Sichuan is a vast region that is traditionally rural and agricultural. With industrialization, the economic centers of the country have sifted from the western agrarian regions of the Yellow and Yangtze rivers to the eastern, coastal metropolitan areas that are closer to international markets. Much of the early history of China is of conflict between the north and south (the two river basins); much of the history of the past century has been between the east (industrial) and west (agrarian). With these economic changes, Sichuan has become one of the poorest regions of China, not unlike the upper reaches of the Mississippi River valley in eastern Ohio, Kentucky, and Tennessee.

As with any large country, China has very significant regional differences in dialect, customs, and cuisine. When Americans think about southern cuisine they think about grits, corn bread, and Krispy Kreme doughnuts. When Chinese think about Sichuan cuisine, they think about “hot pot”, and with good reason. Hot pot does not refer to a dish or type of dish, but instead to an eating format or style. Many restaurants in Beibei are hot pot. If you go to a hot pot restaurant, you will eat hot pot style. In many ways, hot pot is similar to fondue in the U.S. A large caldron, usually filled with oil, is placed over a burner at the table and raw ingredients are brought to the table. The customer, at his or her leisure, puts the ingredients into the oil to cook. When cooked, you haul the food out with your chopsticks and eat it. There is no limit as to what ingredients you may put into the hot pot. All sorts of meat are common, including fish. Veggies are also common ingredients in hot pot. These range from chunks of turnips, beans, squashes, greens, and even lettuce.

A typical “pot” is a wok shaped steel bowl that is about 18 inches in diameter with two or three quarts of liquid in it. The contents of the hot pot vary from restaurant to restaurant and customer to customer. The most basic hot pot is just a pot of oil. More common is oil with some added goodies such as a celery stalk and onions to impart some flavor to the oil.
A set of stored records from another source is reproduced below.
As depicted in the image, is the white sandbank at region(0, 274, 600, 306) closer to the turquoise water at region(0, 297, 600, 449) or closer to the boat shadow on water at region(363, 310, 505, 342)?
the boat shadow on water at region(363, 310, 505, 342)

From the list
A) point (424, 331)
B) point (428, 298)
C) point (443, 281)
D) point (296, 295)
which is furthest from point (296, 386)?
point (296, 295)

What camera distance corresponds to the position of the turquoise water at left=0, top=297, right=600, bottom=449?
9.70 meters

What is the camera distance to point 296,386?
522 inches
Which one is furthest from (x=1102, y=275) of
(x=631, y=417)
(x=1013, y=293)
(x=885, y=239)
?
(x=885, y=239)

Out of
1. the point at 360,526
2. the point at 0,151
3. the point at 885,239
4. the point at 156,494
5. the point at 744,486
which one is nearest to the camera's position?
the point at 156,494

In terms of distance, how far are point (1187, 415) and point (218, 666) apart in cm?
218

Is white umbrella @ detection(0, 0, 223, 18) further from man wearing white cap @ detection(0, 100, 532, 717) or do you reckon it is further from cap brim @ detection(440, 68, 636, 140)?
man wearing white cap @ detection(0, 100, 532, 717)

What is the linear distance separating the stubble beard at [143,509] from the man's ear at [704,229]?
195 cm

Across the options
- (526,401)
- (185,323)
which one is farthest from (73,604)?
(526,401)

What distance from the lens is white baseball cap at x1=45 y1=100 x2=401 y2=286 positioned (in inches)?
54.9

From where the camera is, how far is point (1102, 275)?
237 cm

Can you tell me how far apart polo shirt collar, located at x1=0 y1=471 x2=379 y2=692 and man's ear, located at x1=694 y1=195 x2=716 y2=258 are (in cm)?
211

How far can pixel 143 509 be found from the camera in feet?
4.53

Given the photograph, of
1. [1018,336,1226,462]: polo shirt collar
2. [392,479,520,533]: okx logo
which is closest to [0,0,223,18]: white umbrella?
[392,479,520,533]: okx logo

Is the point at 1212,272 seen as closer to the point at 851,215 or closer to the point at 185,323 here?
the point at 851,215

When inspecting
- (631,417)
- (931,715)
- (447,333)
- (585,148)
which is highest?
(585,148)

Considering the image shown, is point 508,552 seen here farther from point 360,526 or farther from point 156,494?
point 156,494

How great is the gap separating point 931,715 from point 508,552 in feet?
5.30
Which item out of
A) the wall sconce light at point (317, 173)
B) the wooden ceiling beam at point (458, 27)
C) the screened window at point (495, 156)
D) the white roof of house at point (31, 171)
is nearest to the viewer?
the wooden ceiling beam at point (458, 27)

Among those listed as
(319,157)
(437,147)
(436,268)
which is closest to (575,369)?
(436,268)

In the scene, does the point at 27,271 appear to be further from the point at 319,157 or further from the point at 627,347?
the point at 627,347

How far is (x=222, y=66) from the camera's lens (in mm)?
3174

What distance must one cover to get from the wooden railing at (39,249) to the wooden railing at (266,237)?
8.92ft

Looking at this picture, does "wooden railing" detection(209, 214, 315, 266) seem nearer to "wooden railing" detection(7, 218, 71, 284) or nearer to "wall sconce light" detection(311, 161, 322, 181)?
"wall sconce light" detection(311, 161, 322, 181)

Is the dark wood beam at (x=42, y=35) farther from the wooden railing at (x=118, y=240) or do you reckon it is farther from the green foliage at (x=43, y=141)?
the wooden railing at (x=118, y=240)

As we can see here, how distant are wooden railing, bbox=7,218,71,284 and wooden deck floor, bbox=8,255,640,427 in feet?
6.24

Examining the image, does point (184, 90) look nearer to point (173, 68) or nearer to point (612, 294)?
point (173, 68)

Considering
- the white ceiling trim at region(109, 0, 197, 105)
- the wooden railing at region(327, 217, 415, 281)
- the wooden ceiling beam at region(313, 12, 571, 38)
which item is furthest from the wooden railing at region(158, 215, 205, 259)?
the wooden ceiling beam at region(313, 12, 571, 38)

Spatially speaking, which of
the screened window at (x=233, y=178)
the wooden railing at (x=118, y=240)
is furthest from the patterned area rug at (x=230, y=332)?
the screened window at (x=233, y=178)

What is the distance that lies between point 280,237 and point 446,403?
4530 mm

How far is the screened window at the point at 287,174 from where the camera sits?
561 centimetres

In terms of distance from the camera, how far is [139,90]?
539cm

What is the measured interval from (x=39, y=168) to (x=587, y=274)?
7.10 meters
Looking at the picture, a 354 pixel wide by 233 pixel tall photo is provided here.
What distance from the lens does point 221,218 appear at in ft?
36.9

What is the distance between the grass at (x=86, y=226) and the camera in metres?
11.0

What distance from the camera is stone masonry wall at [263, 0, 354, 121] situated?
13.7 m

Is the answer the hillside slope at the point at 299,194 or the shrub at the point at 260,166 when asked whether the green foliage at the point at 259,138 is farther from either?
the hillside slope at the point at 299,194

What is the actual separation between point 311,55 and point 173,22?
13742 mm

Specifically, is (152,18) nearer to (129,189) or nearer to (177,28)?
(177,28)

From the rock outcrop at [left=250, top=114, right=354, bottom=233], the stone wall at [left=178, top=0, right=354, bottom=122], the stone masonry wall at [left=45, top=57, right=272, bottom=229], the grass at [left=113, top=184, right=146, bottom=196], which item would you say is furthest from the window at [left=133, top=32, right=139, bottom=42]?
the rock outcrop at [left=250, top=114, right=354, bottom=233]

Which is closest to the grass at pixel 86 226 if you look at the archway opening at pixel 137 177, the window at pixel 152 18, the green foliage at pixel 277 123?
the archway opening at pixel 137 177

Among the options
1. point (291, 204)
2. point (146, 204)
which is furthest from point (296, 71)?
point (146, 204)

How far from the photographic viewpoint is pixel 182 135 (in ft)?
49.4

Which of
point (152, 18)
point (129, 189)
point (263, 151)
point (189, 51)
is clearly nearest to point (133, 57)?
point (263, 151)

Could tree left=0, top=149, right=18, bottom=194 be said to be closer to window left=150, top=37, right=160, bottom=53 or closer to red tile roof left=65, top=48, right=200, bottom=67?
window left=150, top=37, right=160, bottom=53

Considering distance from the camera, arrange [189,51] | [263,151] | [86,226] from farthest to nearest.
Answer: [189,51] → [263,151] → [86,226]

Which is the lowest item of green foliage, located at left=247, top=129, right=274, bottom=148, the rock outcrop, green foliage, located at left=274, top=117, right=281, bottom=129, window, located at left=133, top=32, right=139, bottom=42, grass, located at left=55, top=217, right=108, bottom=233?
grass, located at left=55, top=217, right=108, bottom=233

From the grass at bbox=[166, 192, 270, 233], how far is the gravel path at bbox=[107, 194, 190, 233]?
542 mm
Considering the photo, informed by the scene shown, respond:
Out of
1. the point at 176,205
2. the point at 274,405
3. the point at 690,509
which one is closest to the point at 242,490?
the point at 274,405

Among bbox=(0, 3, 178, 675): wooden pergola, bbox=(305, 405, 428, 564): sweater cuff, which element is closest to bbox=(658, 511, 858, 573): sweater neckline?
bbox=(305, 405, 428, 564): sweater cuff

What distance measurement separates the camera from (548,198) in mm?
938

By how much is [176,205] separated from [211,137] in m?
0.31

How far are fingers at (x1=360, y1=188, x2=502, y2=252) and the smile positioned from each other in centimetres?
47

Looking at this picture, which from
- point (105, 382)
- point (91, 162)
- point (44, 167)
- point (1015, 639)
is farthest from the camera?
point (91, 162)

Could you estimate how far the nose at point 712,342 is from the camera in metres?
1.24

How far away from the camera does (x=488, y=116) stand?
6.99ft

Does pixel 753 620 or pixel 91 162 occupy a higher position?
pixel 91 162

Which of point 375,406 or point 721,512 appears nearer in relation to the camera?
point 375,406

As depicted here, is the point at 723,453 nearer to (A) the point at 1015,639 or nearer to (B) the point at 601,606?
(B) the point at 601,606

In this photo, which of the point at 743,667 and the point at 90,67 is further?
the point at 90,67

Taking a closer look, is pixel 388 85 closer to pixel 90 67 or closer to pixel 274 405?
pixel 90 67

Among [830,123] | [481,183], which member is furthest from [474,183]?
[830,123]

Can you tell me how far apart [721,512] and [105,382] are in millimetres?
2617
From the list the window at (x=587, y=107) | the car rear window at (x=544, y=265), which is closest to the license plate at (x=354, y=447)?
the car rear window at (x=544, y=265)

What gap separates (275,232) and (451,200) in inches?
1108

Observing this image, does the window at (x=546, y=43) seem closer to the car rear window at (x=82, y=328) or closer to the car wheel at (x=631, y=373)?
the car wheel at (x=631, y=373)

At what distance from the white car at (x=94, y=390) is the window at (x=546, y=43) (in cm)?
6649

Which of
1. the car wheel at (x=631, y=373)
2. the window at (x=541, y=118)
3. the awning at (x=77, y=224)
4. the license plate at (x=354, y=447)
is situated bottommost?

One place we visited tossed a few ham hocks into the oil that initially added some nice pork fat to the oil and by the end of the meal yielded some pretty good pieces of well cooked pork. The regional favorite is to add some peppers and spices to the oil such that everything that comes out of the pot is hot and spicy—this is really good and is the most “typical” variety of hot pot. For those not inclined to so much oil, you can also do hot pot with chicken or beef stock. With any of the above foundations in the pot, the choice of what to cook is up to the customer.

Hot pot as an eating style is a leisurely endeavor. The heat from the pot not only cooks the food, it also warms up the customers. Up-scale hot pot restaurants are air conditioned, but the locals seem to prefer open air hot pots. With the hot air and hot (and frequently spicy) food, great quantities of beverage are normally consumed with hot pot.

Hot pot is usually a social occasion. It is not something for the casual customer just looking for a quick, easy meal. Many hot pot restaurants are up-scale places where you might have a wedding reception or a similar large party. In Beibei, most up-scale restaurants are exclusively hot pot restaurants. You pay a flat rate for the pot (depending on size and contents) with an additional charge for each ingredient added to the pot. The extras are ordered and brought to the table throughout the meal. A hot pot for four in the student ghetto starts at about $1.00 per person for the pot. Elegant hot pots start at the $4.00 per person range and can go much higher. Everything in between is available.

Should you visit Beibei, your hosts will invariably take you to a hot pot meal. For the timid, it is possible to order a split hot pot in which one part has just oil and the other part has oil with peppers, and spices. One of my local friends here calls this arrangement “husband and wife” hot pot.

Some American students who are studying at Southwest University report that there is a hot pot restaurant in the Minneapolis area. There may be some others in major metropolitan areas around the country. If you want a leisurely, interesting dining experience I encourage you to try out a hot pot.